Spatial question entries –
((

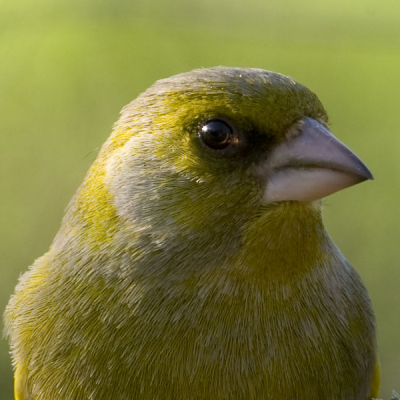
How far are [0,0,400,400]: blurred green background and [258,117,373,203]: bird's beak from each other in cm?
372

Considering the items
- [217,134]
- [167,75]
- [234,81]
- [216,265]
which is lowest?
[216,265]

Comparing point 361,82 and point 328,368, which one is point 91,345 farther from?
point 361,82

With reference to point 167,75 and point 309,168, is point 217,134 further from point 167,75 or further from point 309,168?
point 167,75

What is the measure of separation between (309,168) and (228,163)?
271mm

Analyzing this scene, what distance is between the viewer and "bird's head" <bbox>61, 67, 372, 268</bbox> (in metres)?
2.60

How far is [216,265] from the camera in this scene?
8.78ft

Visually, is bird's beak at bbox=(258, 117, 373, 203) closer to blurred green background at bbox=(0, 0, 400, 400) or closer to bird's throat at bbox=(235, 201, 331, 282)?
bird's throat at bbox=(235, 201, 331, 282)

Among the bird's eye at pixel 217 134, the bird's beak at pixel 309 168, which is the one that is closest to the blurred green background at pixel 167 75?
the bird's eye at pixel 217 134

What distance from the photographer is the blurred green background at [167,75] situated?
21.1 ft

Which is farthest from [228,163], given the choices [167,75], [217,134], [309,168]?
[167,75]

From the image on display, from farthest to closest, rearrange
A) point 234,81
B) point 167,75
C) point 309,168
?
point 167,75 < point 234,81 < point 309,168

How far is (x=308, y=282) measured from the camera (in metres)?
2.77

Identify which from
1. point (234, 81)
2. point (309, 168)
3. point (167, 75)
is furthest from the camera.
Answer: point (167, 75)

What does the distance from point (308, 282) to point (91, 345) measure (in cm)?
79
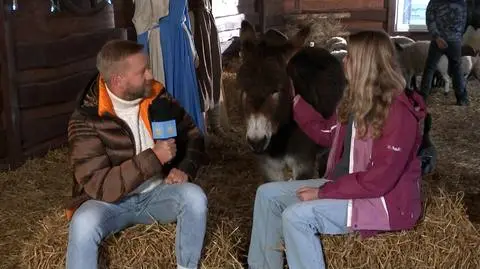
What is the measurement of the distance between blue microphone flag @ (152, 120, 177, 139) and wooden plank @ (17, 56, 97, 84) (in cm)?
355

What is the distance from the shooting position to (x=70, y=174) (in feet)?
19.6

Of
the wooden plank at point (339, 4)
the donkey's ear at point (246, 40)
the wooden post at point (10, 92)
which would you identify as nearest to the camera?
the donkey's ear at point (246, 40)

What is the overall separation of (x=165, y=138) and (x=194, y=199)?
0.35m

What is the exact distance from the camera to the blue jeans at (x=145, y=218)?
2961 millimetres

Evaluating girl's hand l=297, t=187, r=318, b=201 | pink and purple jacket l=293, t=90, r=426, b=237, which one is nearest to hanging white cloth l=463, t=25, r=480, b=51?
pink and purple jacket l=293, t=90, r=426, b=237

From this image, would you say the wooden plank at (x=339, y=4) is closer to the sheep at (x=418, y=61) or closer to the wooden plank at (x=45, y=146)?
the sheep at (x=418, y=61)

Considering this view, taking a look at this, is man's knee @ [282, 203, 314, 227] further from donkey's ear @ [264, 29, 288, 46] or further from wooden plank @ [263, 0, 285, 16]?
wooden plank @ [263, 0, 285, 16]

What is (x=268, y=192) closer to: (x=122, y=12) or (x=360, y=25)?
(x=122, y=12)

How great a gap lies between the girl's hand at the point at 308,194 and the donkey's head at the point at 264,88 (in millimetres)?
731

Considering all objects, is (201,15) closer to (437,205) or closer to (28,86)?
(28,86)

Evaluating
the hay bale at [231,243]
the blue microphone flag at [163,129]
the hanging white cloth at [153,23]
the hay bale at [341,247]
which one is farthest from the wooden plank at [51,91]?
the blue microphone flag at [163,129]

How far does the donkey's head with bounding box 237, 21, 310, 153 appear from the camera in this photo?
12.9 ft

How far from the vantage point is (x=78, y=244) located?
9.66 ft

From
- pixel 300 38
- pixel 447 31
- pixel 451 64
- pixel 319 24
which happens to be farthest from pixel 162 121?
pixel 319 24
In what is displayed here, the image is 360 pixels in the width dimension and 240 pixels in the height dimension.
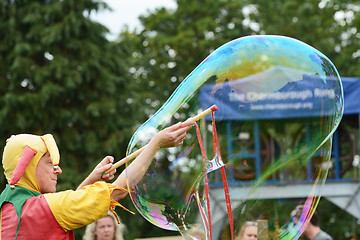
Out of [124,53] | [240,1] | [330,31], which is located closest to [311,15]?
[330,31]

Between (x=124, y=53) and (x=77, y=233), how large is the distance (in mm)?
4864

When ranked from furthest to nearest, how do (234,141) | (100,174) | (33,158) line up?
(234,141) < (100,174) < (33,158)

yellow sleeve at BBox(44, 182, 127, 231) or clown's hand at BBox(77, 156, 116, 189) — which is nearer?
yellow sleeve at BBox(44, 182, 127, 231)

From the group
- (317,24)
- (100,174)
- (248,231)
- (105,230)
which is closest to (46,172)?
(100,174)

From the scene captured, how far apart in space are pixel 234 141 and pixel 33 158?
2.08 metres

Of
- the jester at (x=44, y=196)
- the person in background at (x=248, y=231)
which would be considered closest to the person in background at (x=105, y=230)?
the person in background at (x=248, y=231)

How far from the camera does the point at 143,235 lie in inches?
658

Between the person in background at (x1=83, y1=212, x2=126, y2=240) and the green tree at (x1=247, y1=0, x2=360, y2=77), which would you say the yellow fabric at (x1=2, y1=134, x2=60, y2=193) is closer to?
the person in background at (x1=83, y1=212, x2=126, y2=240)

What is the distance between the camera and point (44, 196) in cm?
295

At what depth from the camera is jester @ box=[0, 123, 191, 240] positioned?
2889mm

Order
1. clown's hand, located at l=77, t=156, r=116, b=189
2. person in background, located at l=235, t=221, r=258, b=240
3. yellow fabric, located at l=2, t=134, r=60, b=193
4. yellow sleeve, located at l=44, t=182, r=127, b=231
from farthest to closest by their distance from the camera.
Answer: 1. person in background, located at l=235, t=221, r=258, b=240
2. clown's hand, located at l=77, t=156, r=116, b=189
3. yellow fabric, located at l=2, t=134, r=60, b=193
4. yellow sleeve, located at l=44, t=182, r=127, b=231

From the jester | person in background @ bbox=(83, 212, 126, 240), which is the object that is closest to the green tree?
person in background @ bbox=(83, 212, 126, 240)

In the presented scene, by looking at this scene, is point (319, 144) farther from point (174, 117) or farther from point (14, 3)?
point (14, 3)

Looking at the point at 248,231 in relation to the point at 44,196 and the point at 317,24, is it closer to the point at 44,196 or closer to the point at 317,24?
the point at 44,196
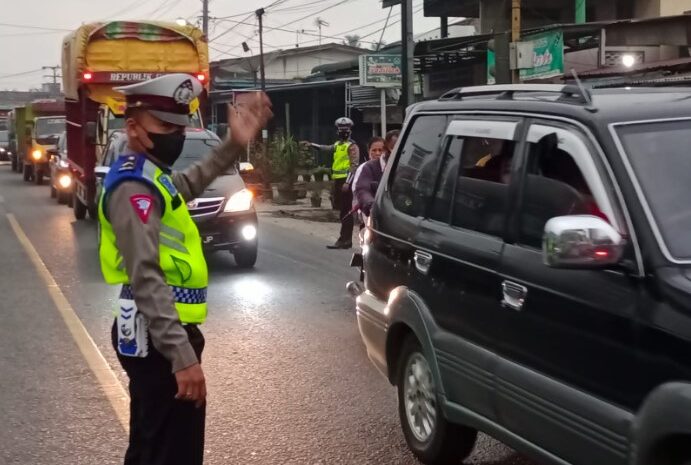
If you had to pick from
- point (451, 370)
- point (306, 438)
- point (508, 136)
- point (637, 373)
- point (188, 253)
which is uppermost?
point (508, 136)

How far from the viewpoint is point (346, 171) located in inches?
611

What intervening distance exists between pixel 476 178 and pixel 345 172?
11.0 m

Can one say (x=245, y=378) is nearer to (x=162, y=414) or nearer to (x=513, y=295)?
(x=513, y=295)

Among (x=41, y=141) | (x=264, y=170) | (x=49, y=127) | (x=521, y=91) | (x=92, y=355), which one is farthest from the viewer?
(x=49, y=127)

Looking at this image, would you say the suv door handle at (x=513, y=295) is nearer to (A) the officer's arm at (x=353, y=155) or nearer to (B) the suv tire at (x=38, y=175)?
(A) the officer's arm at (x=353, y=155)

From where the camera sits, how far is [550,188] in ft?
13.2

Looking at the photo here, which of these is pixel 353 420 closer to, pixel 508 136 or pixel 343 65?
pixel 508 136

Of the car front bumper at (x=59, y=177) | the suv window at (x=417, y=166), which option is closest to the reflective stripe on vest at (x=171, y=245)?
the suv window at (x=417, y=166)

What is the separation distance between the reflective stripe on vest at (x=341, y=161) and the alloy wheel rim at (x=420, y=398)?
1007 centimetres

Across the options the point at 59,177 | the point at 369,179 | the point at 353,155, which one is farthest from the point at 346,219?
the point at 59,177

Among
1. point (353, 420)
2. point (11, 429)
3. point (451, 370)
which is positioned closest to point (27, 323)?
point (11, 429)

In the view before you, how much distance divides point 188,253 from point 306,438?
2.65 metres

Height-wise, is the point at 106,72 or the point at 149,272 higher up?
the point at 106,72

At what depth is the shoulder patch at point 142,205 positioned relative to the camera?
309 centimetres
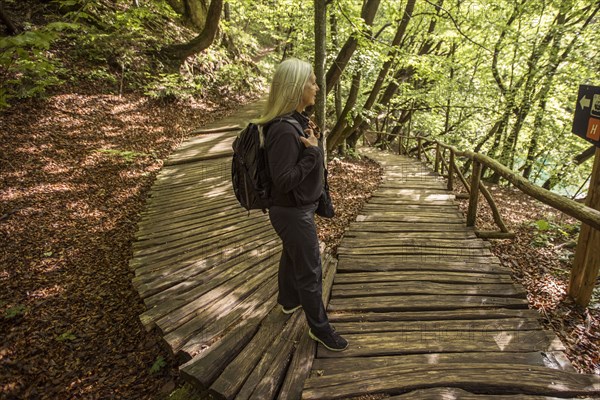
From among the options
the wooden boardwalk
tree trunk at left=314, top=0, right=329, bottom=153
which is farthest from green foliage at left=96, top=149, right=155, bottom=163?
tree trunk at left=314, top=0, right=329, bottom=153

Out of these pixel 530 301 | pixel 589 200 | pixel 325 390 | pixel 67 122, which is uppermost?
pixel 67 122

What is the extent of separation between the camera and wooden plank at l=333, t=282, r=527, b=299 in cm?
385

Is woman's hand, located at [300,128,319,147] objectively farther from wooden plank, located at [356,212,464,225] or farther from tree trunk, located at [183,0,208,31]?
tree trunk, located at [183,0,208,31]

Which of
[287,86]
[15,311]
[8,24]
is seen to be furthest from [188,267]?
[8,24]

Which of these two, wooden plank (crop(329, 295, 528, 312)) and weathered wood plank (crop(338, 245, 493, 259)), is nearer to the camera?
wooden plank (crop(329, 295, 528, 312))

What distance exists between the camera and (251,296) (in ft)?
12.1

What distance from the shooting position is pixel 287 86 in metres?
2.38

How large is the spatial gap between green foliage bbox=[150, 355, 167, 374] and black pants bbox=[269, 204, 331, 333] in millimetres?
1615

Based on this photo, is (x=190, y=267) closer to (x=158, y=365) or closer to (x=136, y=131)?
(x=158, y=365)

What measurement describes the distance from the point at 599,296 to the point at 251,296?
4197 mm

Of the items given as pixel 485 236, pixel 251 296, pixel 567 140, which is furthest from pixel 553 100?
pixel 251 296

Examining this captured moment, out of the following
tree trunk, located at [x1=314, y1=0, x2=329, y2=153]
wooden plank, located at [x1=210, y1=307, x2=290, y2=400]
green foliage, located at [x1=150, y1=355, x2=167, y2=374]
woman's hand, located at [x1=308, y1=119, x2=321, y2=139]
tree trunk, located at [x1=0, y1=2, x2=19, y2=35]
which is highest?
tree trunk, located at [x1=0, y1=2, x2=19, y2=35]

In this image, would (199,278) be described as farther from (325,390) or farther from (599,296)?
(599,296)

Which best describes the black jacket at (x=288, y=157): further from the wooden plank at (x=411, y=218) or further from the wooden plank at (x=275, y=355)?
the wooden plank at (x=411, y=218)
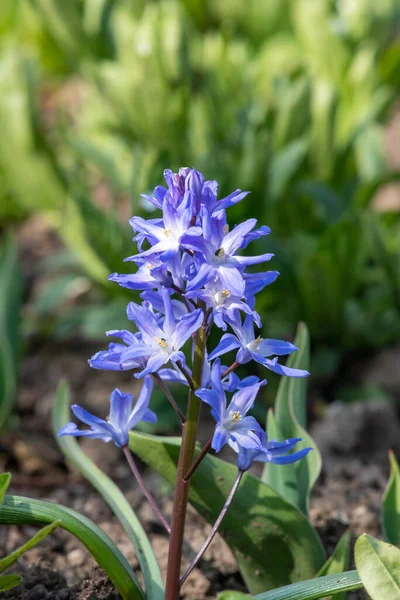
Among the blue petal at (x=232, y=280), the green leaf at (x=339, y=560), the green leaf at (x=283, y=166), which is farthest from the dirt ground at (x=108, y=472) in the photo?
the green leaf at (x=283, y=166)

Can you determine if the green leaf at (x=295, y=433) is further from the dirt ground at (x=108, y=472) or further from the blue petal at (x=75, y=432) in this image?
the blue petal at (x=75, y=432)

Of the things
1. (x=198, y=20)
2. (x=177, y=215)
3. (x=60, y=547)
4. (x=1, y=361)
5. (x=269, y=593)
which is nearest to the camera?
(x=177, y=215)

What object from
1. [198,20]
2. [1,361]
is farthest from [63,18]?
[1,361]

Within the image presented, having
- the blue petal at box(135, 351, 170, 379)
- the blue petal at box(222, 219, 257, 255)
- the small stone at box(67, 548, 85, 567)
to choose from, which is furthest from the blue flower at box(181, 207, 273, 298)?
the small stone at box(67, 548, 85, 567)

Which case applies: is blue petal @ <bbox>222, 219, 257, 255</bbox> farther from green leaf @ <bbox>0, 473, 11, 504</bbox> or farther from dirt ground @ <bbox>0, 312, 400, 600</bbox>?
dirt ground @ <bbox>0, 312, 400, 600</bbox>

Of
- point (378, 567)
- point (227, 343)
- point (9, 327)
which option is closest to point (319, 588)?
point (378, 567)

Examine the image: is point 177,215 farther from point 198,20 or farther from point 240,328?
point 198,20

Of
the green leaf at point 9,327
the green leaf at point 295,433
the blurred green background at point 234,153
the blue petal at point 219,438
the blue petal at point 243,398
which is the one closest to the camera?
the blue petal at point 219,438

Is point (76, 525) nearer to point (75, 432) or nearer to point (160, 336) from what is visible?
point (75, 432)
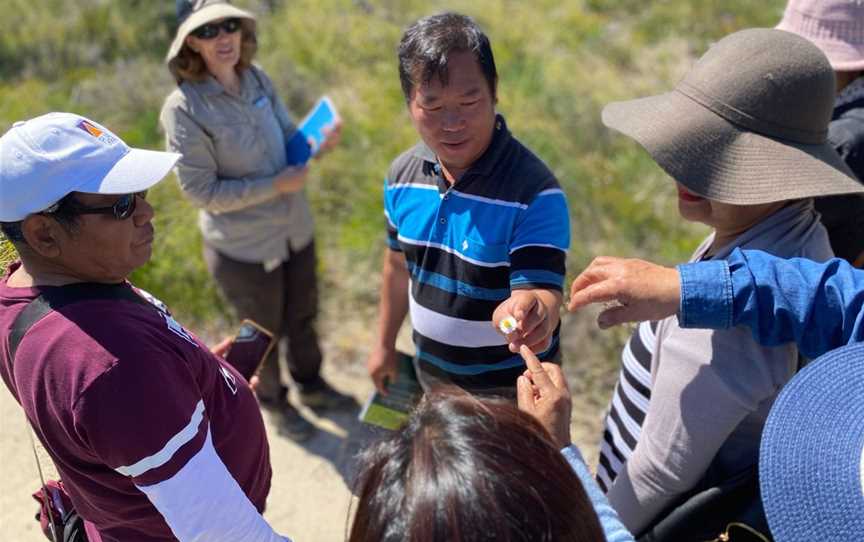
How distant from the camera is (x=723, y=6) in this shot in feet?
25.6

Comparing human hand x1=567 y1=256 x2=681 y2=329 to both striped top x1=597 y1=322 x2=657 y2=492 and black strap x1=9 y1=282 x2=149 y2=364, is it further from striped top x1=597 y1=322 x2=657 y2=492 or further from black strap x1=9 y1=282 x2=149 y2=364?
black strap x1=9 y1=282 x2=149 y2=364

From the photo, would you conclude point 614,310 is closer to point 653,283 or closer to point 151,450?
point 653,283

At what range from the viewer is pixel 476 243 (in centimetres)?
192

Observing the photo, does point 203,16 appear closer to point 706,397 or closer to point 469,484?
point 706,397

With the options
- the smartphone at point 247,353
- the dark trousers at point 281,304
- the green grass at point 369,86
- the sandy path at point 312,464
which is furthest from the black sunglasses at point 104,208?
the green grass at point 369,86

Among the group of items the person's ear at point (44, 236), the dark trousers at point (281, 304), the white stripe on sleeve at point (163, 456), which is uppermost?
the person's ear at point (44, 236)

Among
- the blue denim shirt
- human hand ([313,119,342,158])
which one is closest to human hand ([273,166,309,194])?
human hand ([313,119,342,158])

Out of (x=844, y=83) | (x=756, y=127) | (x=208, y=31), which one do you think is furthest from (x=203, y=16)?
(x=844, y=83)

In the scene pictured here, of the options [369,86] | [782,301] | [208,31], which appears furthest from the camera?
[369,86]

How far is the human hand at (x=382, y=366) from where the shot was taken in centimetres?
241

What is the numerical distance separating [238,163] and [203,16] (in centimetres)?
54

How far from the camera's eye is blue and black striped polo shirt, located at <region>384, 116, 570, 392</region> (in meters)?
1.87

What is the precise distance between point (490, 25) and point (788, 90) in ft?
20.3

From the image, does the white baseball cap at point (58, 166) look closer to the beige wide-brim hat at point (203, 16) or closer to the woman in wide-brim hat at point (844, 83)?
the beige wide-brim hat at point (203, 16)
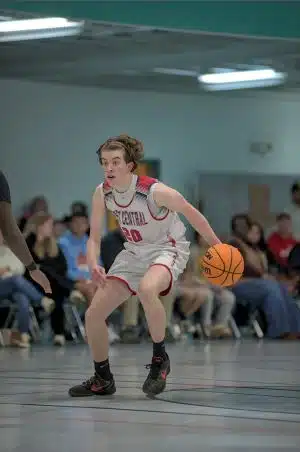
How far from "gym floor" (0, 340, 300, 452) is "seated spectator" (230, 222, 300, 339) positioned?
14.0 feet

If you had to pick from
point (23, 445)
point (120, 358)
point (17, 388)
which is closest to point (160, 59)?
point (120, 358)

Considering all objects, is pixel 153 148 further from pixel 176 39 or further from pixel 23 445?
pixel 23 445

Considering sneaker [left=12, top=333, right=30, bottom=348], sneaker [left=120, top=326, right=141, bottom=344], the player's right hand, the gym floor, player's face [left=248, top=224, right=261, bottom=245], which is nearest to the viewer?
the gym floor

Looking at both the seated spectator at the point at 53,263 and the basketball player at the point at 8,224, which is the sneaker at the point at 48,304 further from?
the basketball player at the point at 8,224

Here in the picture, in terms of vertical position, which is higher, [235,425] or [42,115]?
[42,115]

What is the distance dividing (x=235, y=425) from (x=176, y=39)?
952 centimetres

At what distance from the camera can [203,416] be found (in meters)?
6.48

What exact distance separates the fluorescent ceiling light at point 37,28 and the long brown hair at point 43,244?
7.14 feet

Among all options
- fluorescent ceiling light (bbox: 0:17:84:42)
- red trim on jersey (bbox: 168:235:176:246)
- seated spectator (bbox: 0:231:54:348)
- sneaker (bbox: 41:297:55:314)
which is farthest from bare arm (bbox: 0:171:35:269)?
sneaker (bbox: 41:297:55:314)

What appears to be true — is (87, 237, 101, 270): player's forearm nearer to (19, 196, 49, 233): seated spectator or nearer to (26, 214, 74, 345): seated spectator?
(26, 214, 74, 345): seated spectator

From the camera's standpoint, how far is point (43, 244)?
1473cm

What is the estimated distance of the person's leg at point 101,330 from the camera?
300 inches

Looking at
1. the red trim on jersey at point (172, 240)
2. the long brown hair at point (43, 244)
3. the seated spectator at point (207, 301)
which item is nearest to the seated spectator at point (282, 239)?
the seated spectator at point (207, 301)

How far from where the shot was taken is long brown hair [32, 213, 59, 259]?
14.7 meters
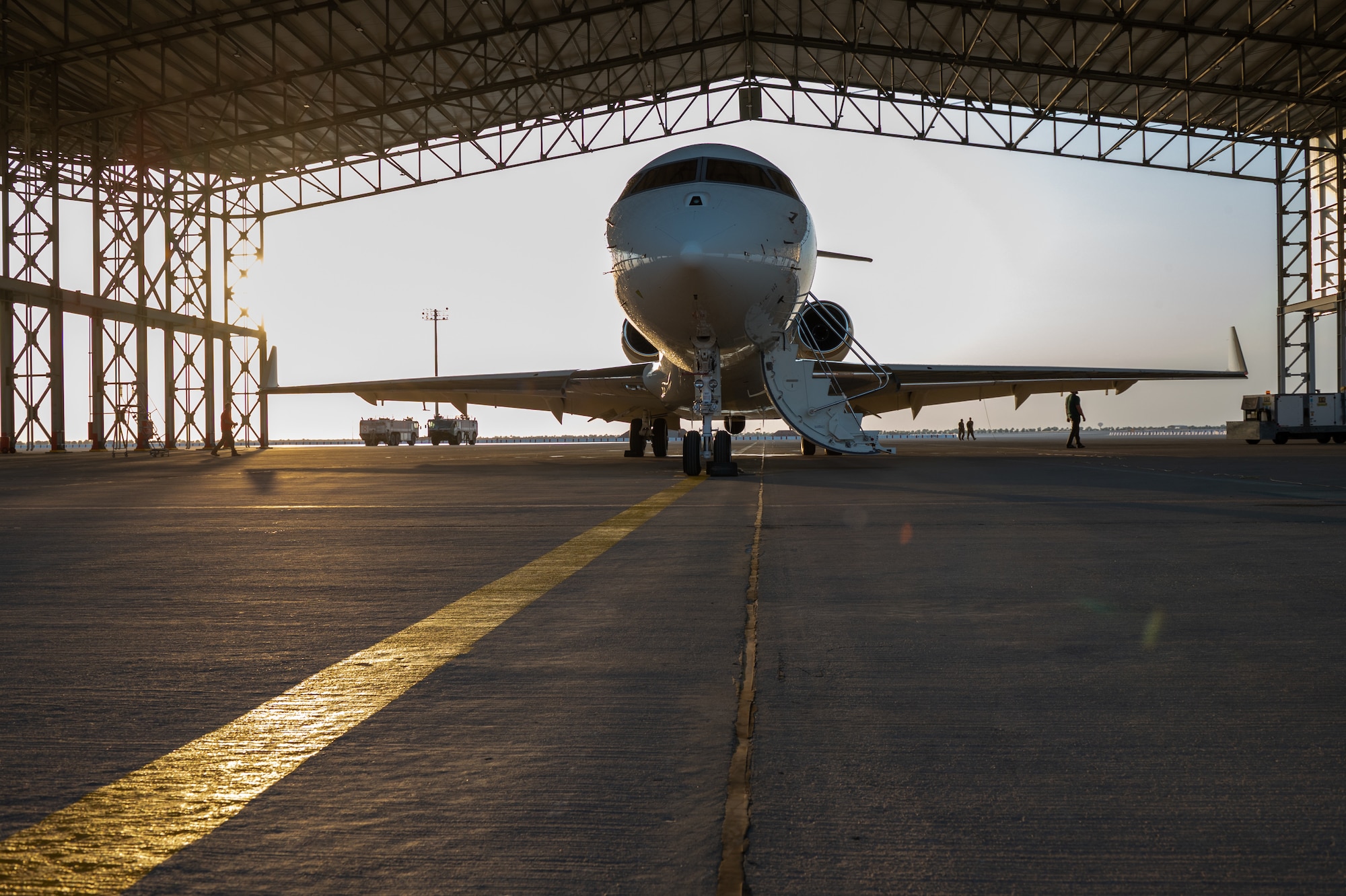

))

What is required –
Extract the data verbatim from the start through the line containing "Answer: point (167, 75)", including that line. Leave the pictures out of your answer.

Task response –
How far are [0,0,400,400]: blurred green background and [258,117,373,203]: bird's beak from each other in cm?
372

Considering the items
- [217,134]
- [167,75]
- [234,81]
- [216,265]
which is lowest?
[216,265]

Comparing point 361,82 and point 328,368, which one is point 91,345 farther from?
point 361,82

With reference to point 167,75 and point 309,168, is point 217,134 further from point 167,75 or further from point 309,168?
point 167,75

What is the measure of separation between (309,168) and (228,163)?
271mm

Analyzing this scene, what distance is between the viewer and "bird's head" <bbox>61, 67, 372, 268</bbox> (in metres)?
2.60

How far is [216,265] from the camera in this scene?
8.78ft

Visually, is bird's beak at bbox=(258, 117, 373, 203) closer to blurred green background at bbox=(0, 0, 400, 400) or closer to bird's throat at bbox=(235, 201, 331, 282)?
bird's throat at bbox=(235, 201, 331, 282)

Among the bird's eye at pixel 217 134, the bird's beak at pixel 309 168, which is the one that is closest to the blurred green background at pixel 167 75?
the bird's eye at pixel 217 134

What distance from the photographer is the blurred green background at [167,75] situated?
21.1 ft

Which is farthest from [228,163], given the choices [167,75], [217,134], [309,168]?
[167,75]

From the image on display, from farthest to closest, rearrange
A) point 234,81
B) point 167,75
C) point 309,168
?
point 167,75 < point 234,81 < point 309,168

How far is (x=308, y=282) measured from the camera (in metres)?
2.77

Identify which from
1. point (234, 81)
2. point (309, 168)
3. point (167, 75)
is furthest from the camera.
Answer: point (167, 75)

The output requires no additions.